Just want to point out, Matthew collected taxes in Capernaum. Hence he was collecting taxes for Herod Antipas, not Rome. Capernaum fell within his tetrachy, and Rome generally subsidised levant client states to act as buffers against her enemies or to keep the peace, not as sources of income. So the taxes Matthew collected would have gone into Antipas' treasury and likely used to build his cities like Tiberias.
Matthew was a Publicanus. We translate this as tax collector, but it was more a public contractor. Publicani bid on contracts for the state, be it building projects or maintenance or tax farming. The latter was the most visible activity they undertook, and hence people started seeing them only in that light. No one likes the taxman, but the state needs money to maintain infrastructure and defend itself.
Tax farming entailed bidding on the presumed taxes an area is supposed to bring in. The tax farmer then supplies that amount to the state, and attempts to recoup it by collecting the taxes owed.
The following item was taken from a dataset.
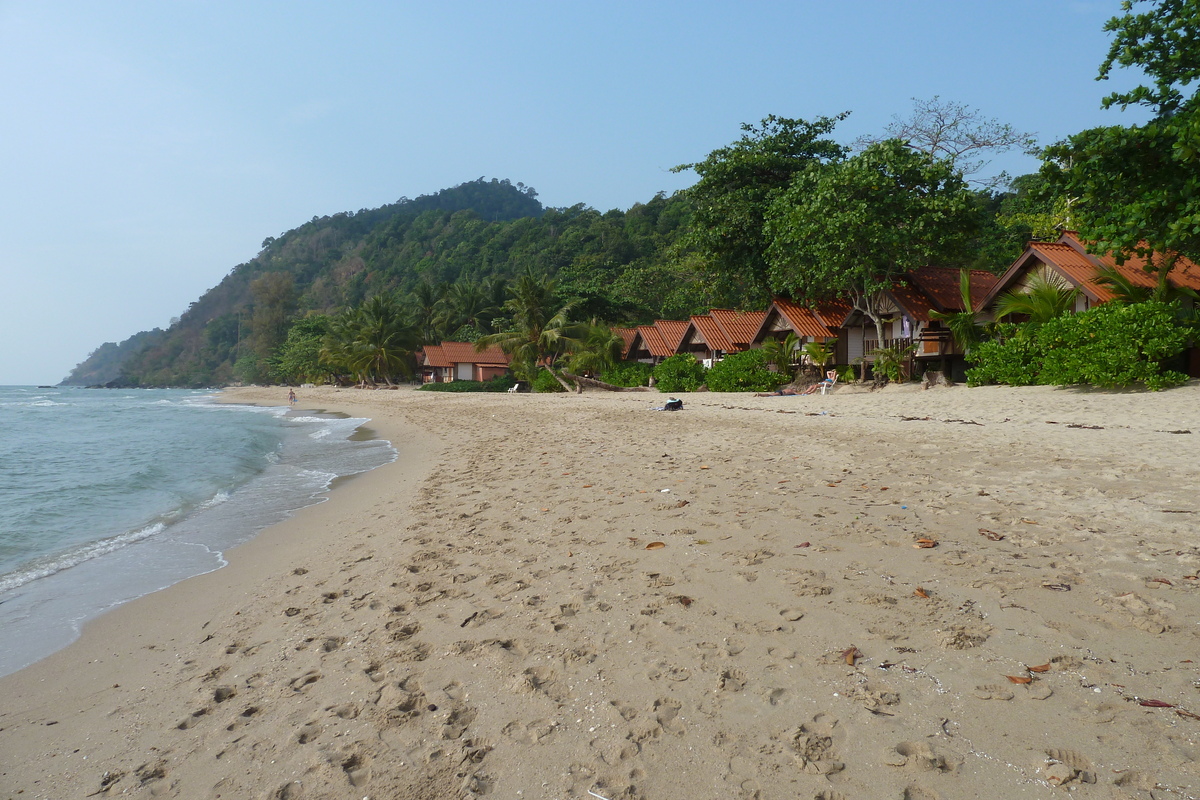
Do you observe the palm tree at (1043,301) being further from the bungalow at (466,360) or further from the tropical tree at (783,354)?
the bungalow at (466,360)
Anything he collects above the bid that the state had accepted, is profit to the tax farmer for his trouble. This gives the state a steady income in good or bad years, where the risk is taken by the tax farmer that the district won't cover the amount, and he runs a loss, in bad years. In good years, the tax farmer can make a tidy profit, so often became quite rich in prosperous times. It is also a system very prone to abuse by the tax collector himself, as he has a personal interest in squeesing every red cent from those in his district, while the state still gets the same amount each year. Taxes were reassessed on a regular basis, usually about every 15 years (the Indiction), depending on province.
So Matthew perhaps had other state contracts as a Publicanus, and certainly was disliked for collecting taxes - a known abusive and corrupt occupation. This was for a Jewish client-king of Rome though, not Rome directly.
It also means he was fairly educated, at least middle class, probably conversant in both Greek and Aramaic, and certainly literate. There is a tradition derived from Papias that he wrote his gospel in Aramaic, hence groups such as the Judaising Nazerenes claimed to possess the original. Alternately, some supporters of the Peshitta says it has the original version. I have even seen argued that the theoretical Q gospel is Matthew's Aramaic gospel. The current Gospel of Matthew was certainly likely written in Greek, so is probably not a translation thereof, and has been ascribed to Matthew since the 2nd century. Church tradition suggests he wrote both a Greek and an Aramaic gospel therefore, which is certainly possible based on his background.
There is also debate if Levi and Matthew are the same person, as Clement seemed to have listed them separately, but in general the Church seemed to have conflated the two since very early times.